### Bagian Dokumen
+++++

Yang tampil lebih kuat justru pada sikap Tjokro mengenai perbedaan ideologi. Ketegangan antara Islam, nasionalisme, dan komunisme dalam anak-anak didiknya disikapi dengan pernyataan yang humanis, bahkan terkesan liberalis. Bagi Tjokro, pikiran-pikiran baru ini baik, dari manapun datangnya, yang lebih penting adalah bagaimana jangan sampai pikiran-pikiran ini tidak diterjemahkan dengan cara kekerasan. Berulang kali Tjokro menekankan tentang bahaya kekerasan terhadap persatuan dan persaudaraan dalam rumah (baca: bangsa) yang ia cita-citakan berhijrah ke keadaan yang lebih baik.
Ini memang bukan gambaran yang akurat tentang Tjokro historis, yang mencita-citakan pemerintahan baru oleh pribumi di bawah naungan Islam. Tjokro historis dengan lantang menyerukan perlawanan terhadap kapitalisme dan kolonialisme. Akan tetapi, ia tidak setuju dengan sosialisme a la Bolshevik. Lewat bukunya Islam dan Sosialisme, ia menyatakan bahwa sosialisme yang benar adalah sosialisme a la Islam yang diejawantahkan oleh Nabi Muhammad dulu.
Tjokro historis juga pernah menyetujui berdirinya Tentara Kanjeng Nabi Muhammad (TNKM) pada Februari 1918 sebagai respons atas tulisan yang menghina Islam dalam surat kabar Djawi Hiswara. Ini tentu disonans dengan sosok Tjokro dalam film. Tjokro dalam film membiarkan saja komunisme Bolshevik Semaoen, bahkan tanpa ada kontestasi ide, hanya karena “Semaoen itu orang pintar. Pasti yang diperbuatnya ada dasarnya.” Ketidakakurasian ini mungkin bisa dipahami sebagai sarana untuk mengomentari keadaan Bangsa Indonesia sekarang, di mana tuduhan bernada rasis kepada etnis Tionghoa, tuduhan komunis, dan kekerasan sering dipakai menjadi alat politik.
Di samping itu, dilontarkan juga komentar-komentar lain tentang pendidikan, agraria, pajak, serta pentingnya koperasi bagi kesejahteraan buruh dan petani. Hal-hal tersebut sebenarnya bisa saja dikembangkan untuk memperkuat relevansi pesan film ini bagi Bangsa Indonesia di masa sekarang. Namun, alih-alih dikuatkan sebagai kunci untuk menyelami pemikiran Tjokro dan anak-anak didiknya di kala itu, mereka hanya mampir sekilas sebagai pengisi dialog. Simak perdebatan antara kubu Agoes Salim dan kubu Semaoen mengenai mana yang harus didahulukan antara pendidikan dan agraria, contohnya. Yang nampak malah justru seperti debat kusir dengan pengulangan kata-kata namun miskin argumentasi dan elaborasi. Sungguh disayangkan, mengingat anak-anak didik Tjokro sebenarnya adalah orator-orator ulung dengan kemampuan berargumentasi yang tajam seperti yang ada dalam tulisan-tulisan mereka di koran.

+++++

### Data Tercatat
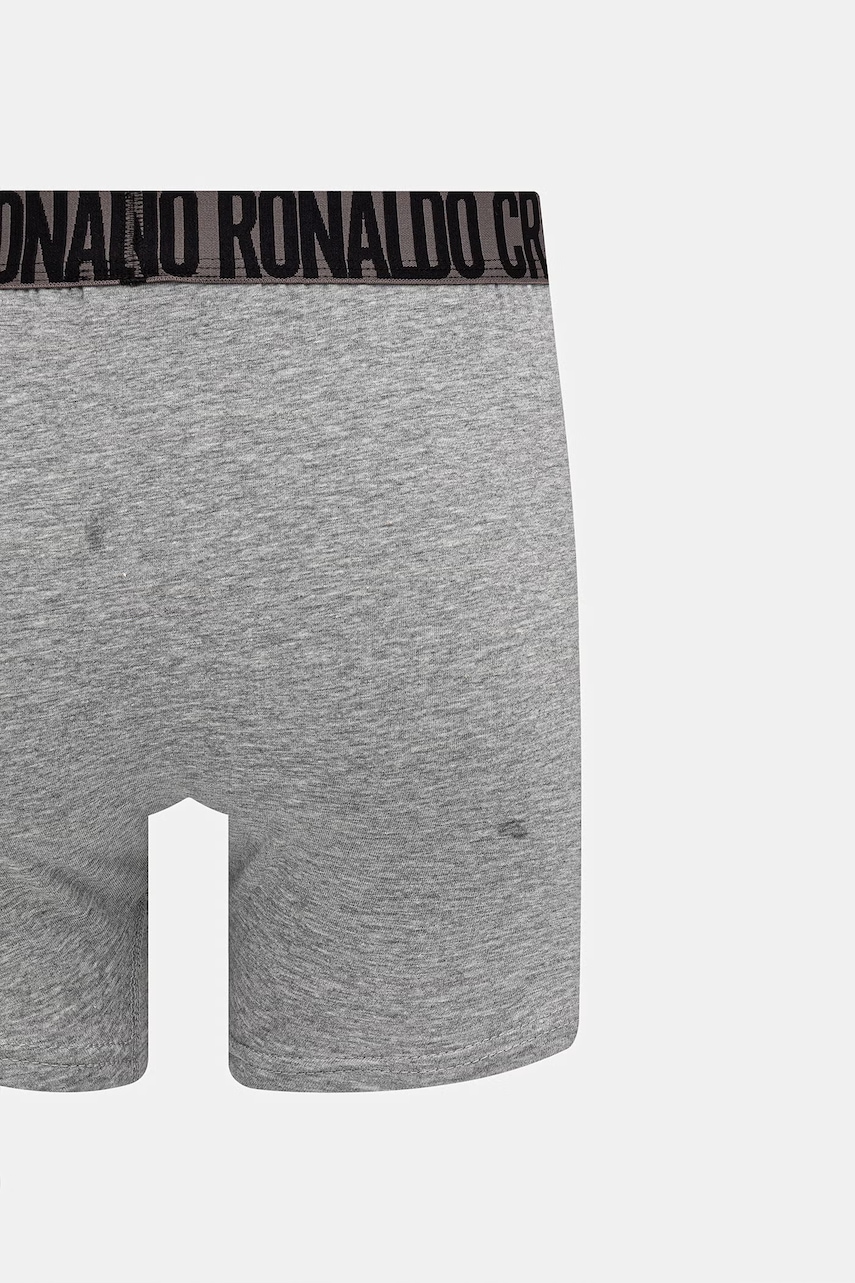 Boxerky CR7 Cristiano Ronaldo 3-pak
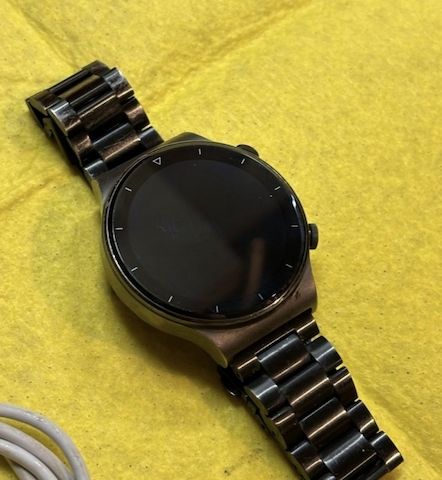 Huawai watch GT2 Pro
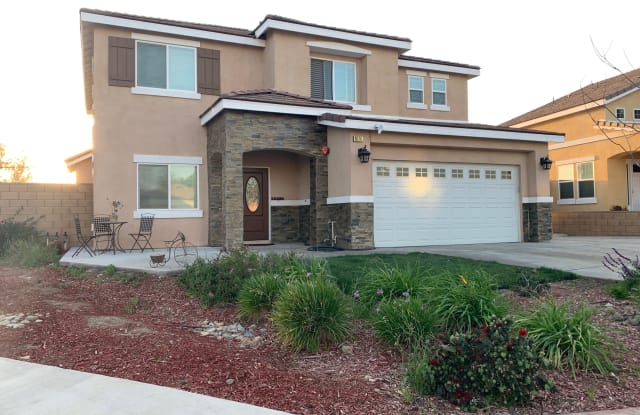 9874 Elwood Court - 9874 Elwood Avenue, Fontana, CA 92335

+++++

### Tugas yang Dikerjakan
[A] Salin persis bagian dari ulasan tentang Tjokro yang dibuka dengan kata-kata "Ini memang bukan" dan ditutup dengan "Nabi Muhammad dulu.".
[B] Sebutkan semua pokok yang menurut ulasan tentang Tjokro ini dibahas dalam "komentar-komentar lain" yang dilontarkan dalam film.
Listing tersebut merupakan bahan tersendiri yang terpisah dari ulasan.

### Jawaban per Tugas
[A]
Ini memang bukan gambaran yang akurat tentang Tjokro historis, yang mencita-citakan pemerintahan baru oleh pribumi di bawah naungan Islam. Tjokro historis dengan lantang menyerukan perlawanan terhadap kapitalisme dan kolonialisme. Akan tetapi, ia tidak setuju dengan sosialisme a la Bolshevik. Lewat bukunya Islam dan Sosialisme, ia menyatakan bahwa sosialisme yang benar adalah sosialisme a la Islam yang diejawantahkan oleh Nabi Muhammad dulu.

[B] Pendidikan, agraria, pajak, dan pentingnya koperasi bagi kesejahteraan buruh dan petani.